> [Text shown]
BEGIN

Ohio State Defense Puts in Valiant Effort But Gets Gassed Out Thanks To Anemic Offense in the Cotton Bowl

By Andy Anders on December 30, 2023 at 2:56 am
Jack Sawyer in the Cotton Bowl

A valiant defensive performance can be unraveled by repugnant offense.

Ohio State – perhaps for the first time under Ryan Day – experienced that phenomenon in the Cotton Bowl against Missouri.

All of the Tigers’ first nine drives failed to yield points. Eight of them ended in punts with another stop coming as the clock ran out for halftime. The defense gave the offense opportunity after opportunity to get things together and build a lead. It did so despite poor field position, with seven of those initial nine stops coming after Missouri started from its own 37-yard line or better. 

Three drives started in Buckeye territory.

None of that heroic defensive effort mattered. With the offense failing to register a pulse outside a few big plays from Xavier Johnson and TreVeyon Henderson, the defense ran out of gas near the end of the third quarter and Ohio State fell 14-3.

“The defense played plenty good enough,” Ryan Day said. “I thought they played their tails off and ran out of gas a little bit down the stretch. But to give up 14 points and 331 yards, they played great. Good enough to win, the defense did. We just couldn’t put it together on offense and that was the story of the game.”

Perhaps no sequence of drives highlighted just how much the defense battled to keep Ohio State’s anemic offense – and outside punter Jesse Mirco, abysmal special teams – in the contest than the second quarter of the ballgame.

END

> [Study material]
BEGIN

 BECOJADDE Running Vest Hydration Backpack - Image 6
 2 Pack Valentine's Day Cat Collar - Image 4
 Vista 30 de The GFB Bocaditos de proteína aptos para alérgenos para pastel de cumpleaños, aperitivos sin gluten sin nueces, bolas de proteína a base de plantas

END
BEGIN

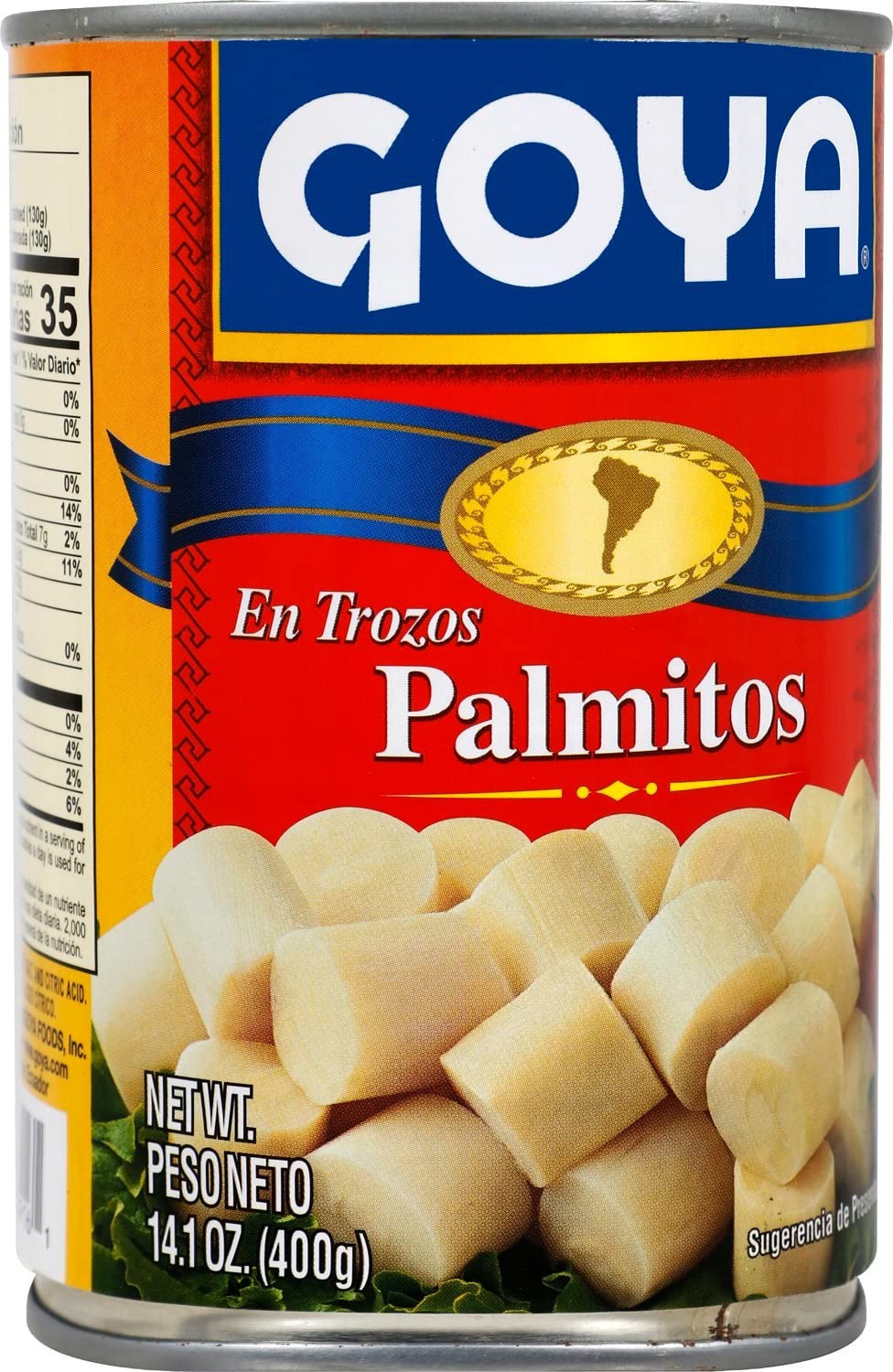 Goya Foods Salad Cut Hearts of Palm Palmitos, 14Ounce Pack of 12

END

> [Work to complete]
Echo the Cotton Bowl article above word for word, beginning at "Ohio State Defense" and stopping at "in Buckeye territory.".

> [Exercise solution]
Ohio State Defense Puts in Valiant Effort But Gets Gassed Out Thanks To Anemic Offense in the Cotton Bowl

By Andy Anders on December 30, 2023 at 2:56 am
Jack Sawyer in the Cotton Bowl

A valiant defensive performance can be unraveled by repugnant offense.

Ohio State – perhaps for the first time under Ryan Day – experienced that phenomenon in the Cotton Bowl against Missouri.

All of the Tigers’ first nine drives failed to yield points. Eight of them ended in punts with another stop coming as the clock ran out for halftime. The defense gave the offense opportunity after opportunity to get things together and build a lead. It did so despite poor field position, with seven of those initial nine stops coming after Missouri started from its own 37-yard line or better. 

Three drives started in Buckeye territory.